» Raw data:
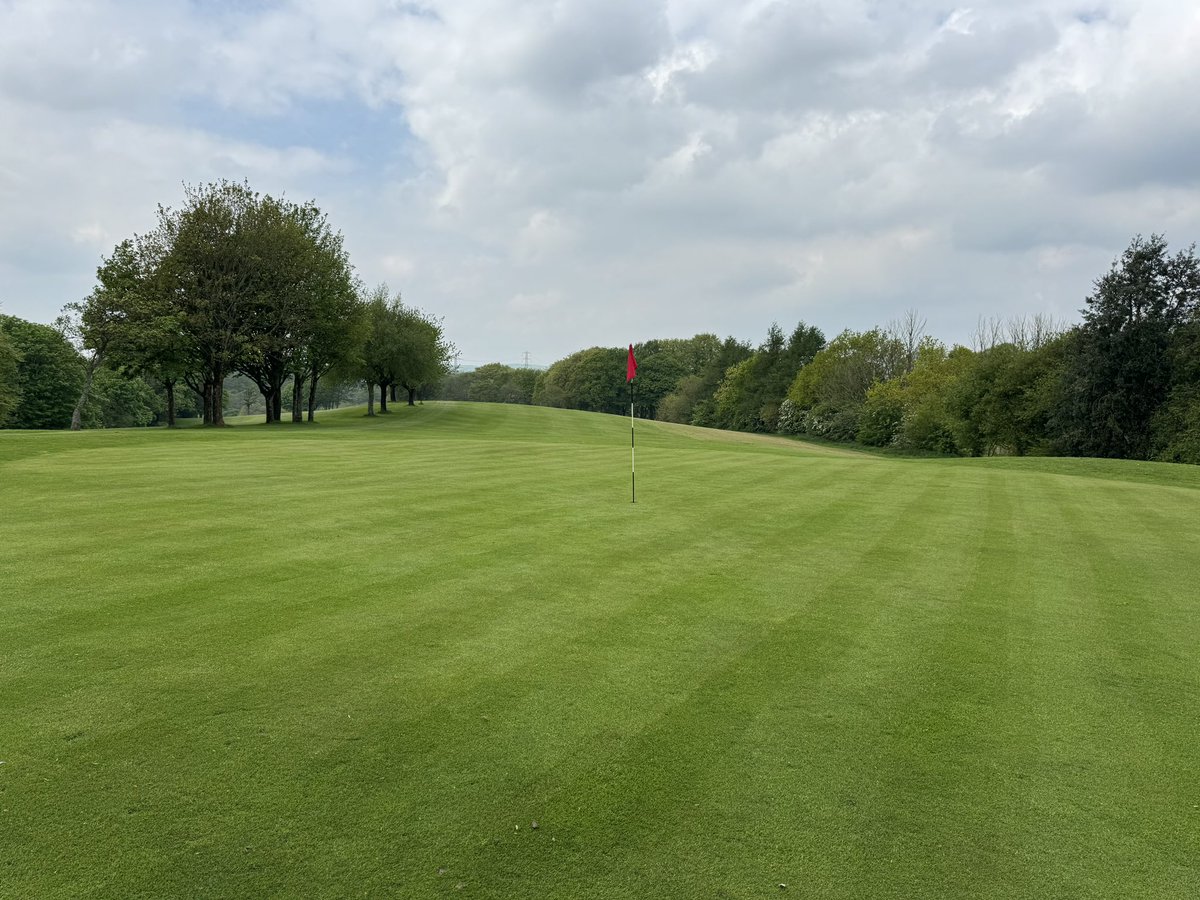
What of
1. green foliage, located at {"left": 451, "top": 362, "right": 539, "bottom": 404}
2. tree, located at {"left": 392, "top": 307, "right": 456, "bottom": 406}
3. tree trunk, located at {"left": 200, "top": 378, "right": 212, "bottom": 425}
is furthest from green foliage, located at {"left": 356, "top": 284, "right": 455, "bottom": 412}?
green foliage, located at {"left": 451, "top": 362, "right": 539, "bottom": 404}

» What is expected: Reproduce the listing above verbatim, line for line, omitting the picture.

» Solution:
What of
1. green foliage, located at {"left": 451, "top": 362, "right": 539, "bottom": 404}
2. tree, located at {"left": 392, "top": 307, "right": 456, "bottom": 406}
3. tree trunk, located at {"left": 200, "top": 378, "right": 212, "bottom": 425}
is furthest from green foliage, located at {"left": 356, "top": 284, "right": 455, "bottom": 412}?
green foliage, located at {"left": 451, "top": 362, "right": 539, "bottom": 404}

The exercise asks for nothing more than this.